This post is part of a series on the collection of ornithologist William Brewster (1851-1919) at the Ernst Mayr Library, written by Elizabeth Meyer, library project assistant.
A 1907 journal entry finds Brewster weighing in on the ‘nature fakers’ controversy which had nature writers sparring. As he explains the situation:
... there are popular writers, widely read and apparently very generally credited, who assert that it has been their frequent experience, when camping in the remote parts of Northern New England or of eastern Canada, to meet with … [animals] and to see them do all manner of strange and wonderful things. Some of their accounts of the habits and especially of the reasoning powers of these ... animals are so grossly absurd and improbable that they are not likely to do any considerable or at least permanent harm. Indeed they may safely be left to discredit themselves for this they will surely do, sooner or later. 

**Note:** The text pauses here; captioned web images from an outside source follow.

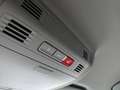 Skoda Superb Kombi 1,4 TSI PHEV DSG * Virt.C * ACC * LED * Gar Nero - thumbnail 16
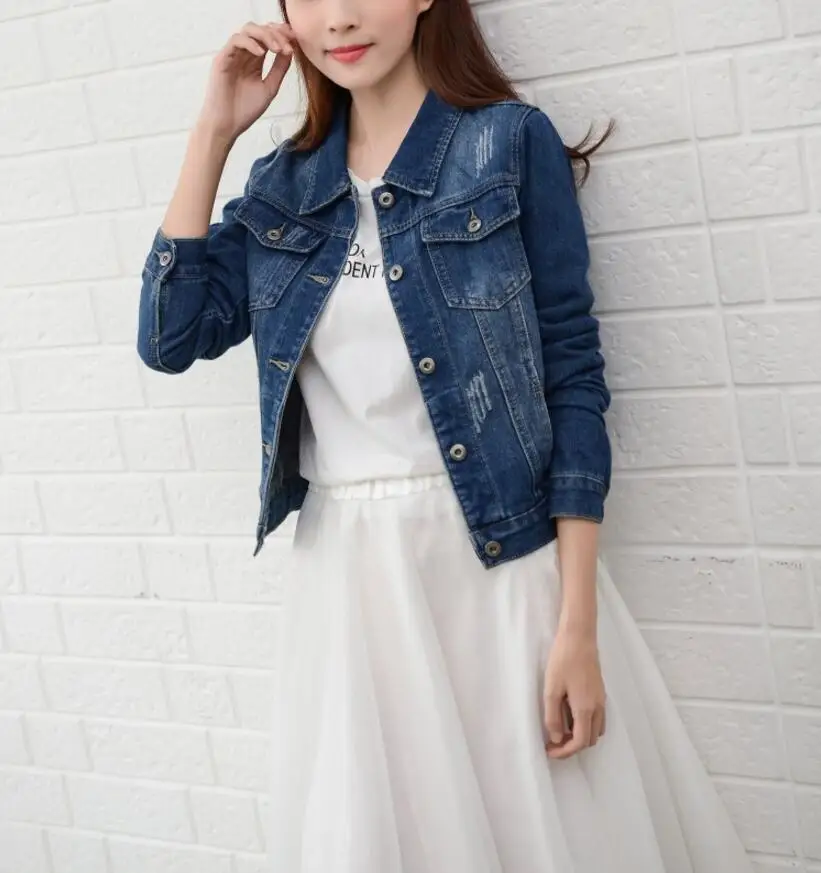 QQ20171120135317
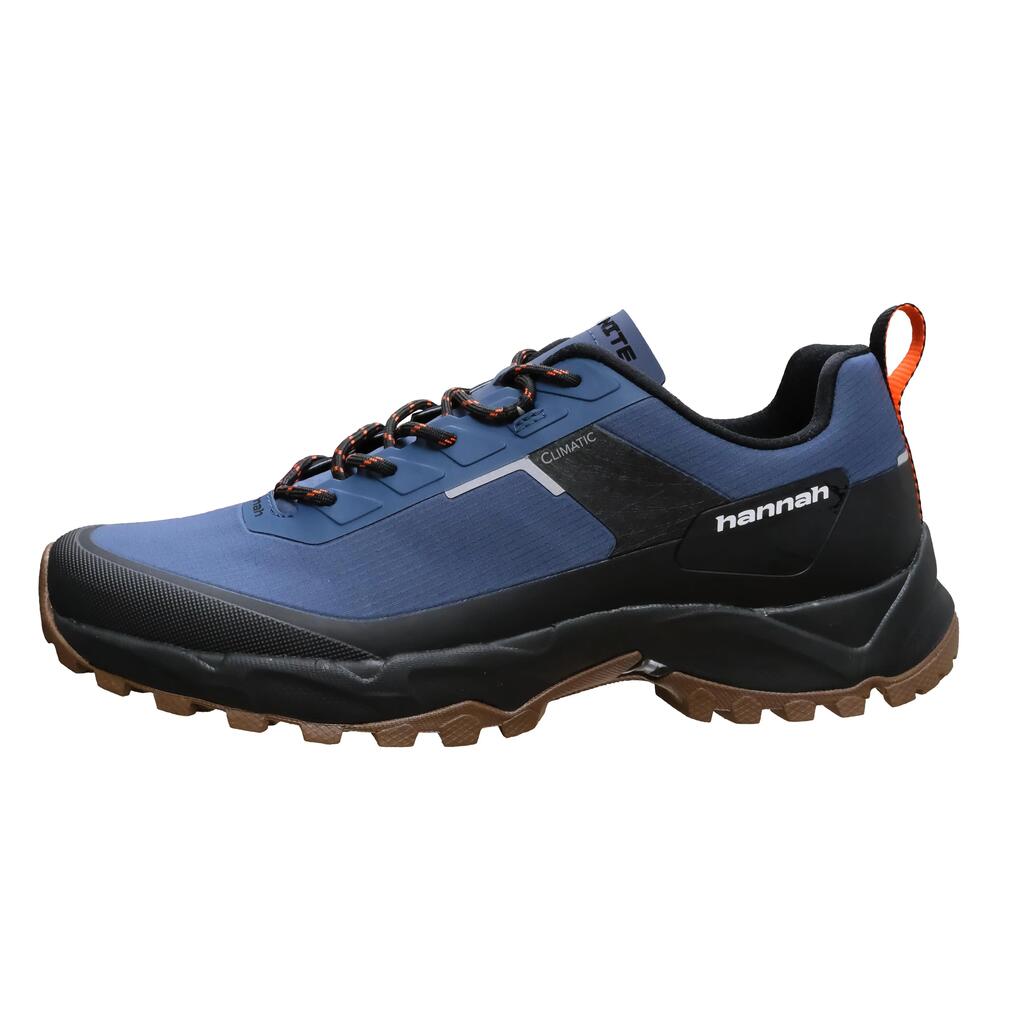 Women's Waterproof Hiking Shoes Hannah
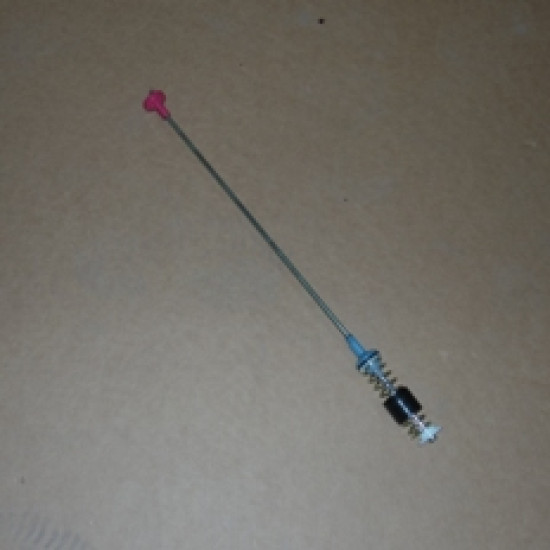DC97-05280R Samsung Laundry-Washing Machine Damper Spare Replacement Parts from samsungparts.nz
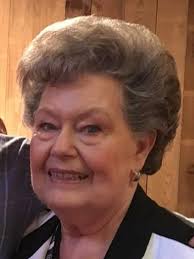 Betty Sue Bradley Goodwin, age 91, of Portland, passed away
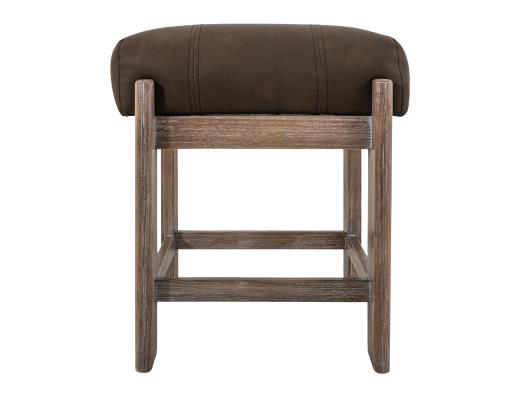 Balam, Stool 24"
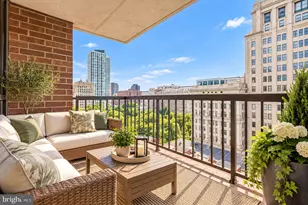 233 S 6th St, Philadelphia, PA 19106 - Photo 5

In 1903, naturalist-writer John Burroughs (a colleague and correspondent of Brewster’s) had written an inflammatory article entitled “Real and Sham Natural History” for The Atlantic Monthly, in which he had particularly criticized writers William J. Long (“School of the Woods”) and to a lesser extent Ernest Thompson Seton (“Wild Animals I have Known”).  Later, President Roosevelt supported this criticism by giving an interview on “Nature Fakirs” for Everybody’s Magazine in 1907. 

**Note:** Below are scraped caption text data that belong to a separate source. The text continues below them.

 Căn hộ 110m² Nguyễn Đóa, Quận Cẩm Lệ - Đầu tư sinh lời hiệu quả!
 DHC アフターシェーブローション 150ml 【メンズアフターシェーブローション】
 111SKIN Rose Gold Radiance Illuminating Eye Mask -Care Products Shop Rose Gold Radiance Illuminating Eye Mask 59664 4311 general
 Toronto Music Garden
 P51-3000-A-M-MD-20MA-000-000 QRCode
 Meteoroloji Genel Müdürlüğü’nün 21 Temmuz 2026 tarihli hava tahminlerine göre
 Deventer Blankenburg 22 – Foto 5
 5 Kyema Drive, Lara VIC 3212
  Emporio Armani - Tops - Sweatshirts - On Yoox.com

Burroughs wrote about “the danger that is always lurking near the essay-naturalist […] the danger of making too much of what we see and describe, - of putting in too much sentiment, too much literature, - in short, valuing these things for the literary effects we can get out of them.”  In other words, the distinctions between popular literature and zoological work were blurry, and scientific naturalists felt that the credibility of their field was being undermined.
Cover of ‘William J. Long and his books : a pamphlet consisting chiefly of typical letters and reviews in reply to Mr. Burroughs' unwarranted attack on Mr. Long.’ Boston: Ginn & Company Publishers,  Available on BHL.
As a member of the naturalist-writer circle, Brewster contemplates the issue in his journal:
The misrepresentation on the part of such writers ... is more dangerous and pernicious because, like most false coloring, it is too vague and subtle, and also too nearly possible, to be easily analyzed and convincingly exposed. Whenever their statements are publicly questioned these "Natures fakers", as they have come to be called, defend themselves rather plausibly and effectively by insisting that evidence or opinion contrary to their own is of necessity, negative in character and hence of little weight. Because others have not seen this or that is no good reason, they assert, for doubting that is has occurred or may exist. 
If he [critiquer] be a sportsman or a collector they [‘Nature Fakers’] delight to picture him as a bloodthirsty being habitually carrying a gun in his hands and the lust of killing in his heart. If he would become really familiar with the wood folk and their ways let him go among them unarmed and in a spirit of peace and loving kindness towards them all. Then he will learn many things which the bearers of guns do not know and cannot be made to believe. 
Judging by the tone, it seems that these criticisms hit some of the nature-loving specimen collector’s nerves. (See a previous blog post about Brewster’s evolving opinions on scientific collecting and nature conservation.)
However, his indignance shifts to a defense of Ernest Thompson Seton, a friend whom he felt had been unfairly classed as a fake naturalist.
Even when [Seton’s] imagination leads him into realms of which neither he nor any other man can have definite knowledge it seldom or never betrays him into using false coloring. He is too good an artist and by far too well trained a naturalist to fall into any such error. Yet he has been classed with the ‘nature fakers’ by some of his critics. ... I believe the best of his essays will be regarded as classics long after the now popular writings of certain of his contemporaries and imitators will have quite ceased to be read or even remembered. 
He also suggests that the romanticized nature stories did have some merits.
It must be admitted that the ‘nature fakers’ have atoned, at least in part, for the harm which they have done by interesting very many people - who probably could not have been reached in other and less sensational ways - in the study of nature. In their estimate of animal intelligence, too, they have, I think, come nearer the truth - despite their frequent exaggeration or distortion of it - than have such of their critics as are disposed to deny that any animal except man can possess reasoning powers. 
 August 1907. Journals of William Brewster, 1871-1919 (inclusive). 1907.
 Atlantic Monthly, v. 91. 1903. “Real and Sham Natural History”. John Burroughs. Web accessed on Google Books.
 Everybody’s Magazine, v. 16. No. 6. 1907. “Roosevelt on the Nature Fakirs”. Edward B. Clark. Web accessed on Google Books.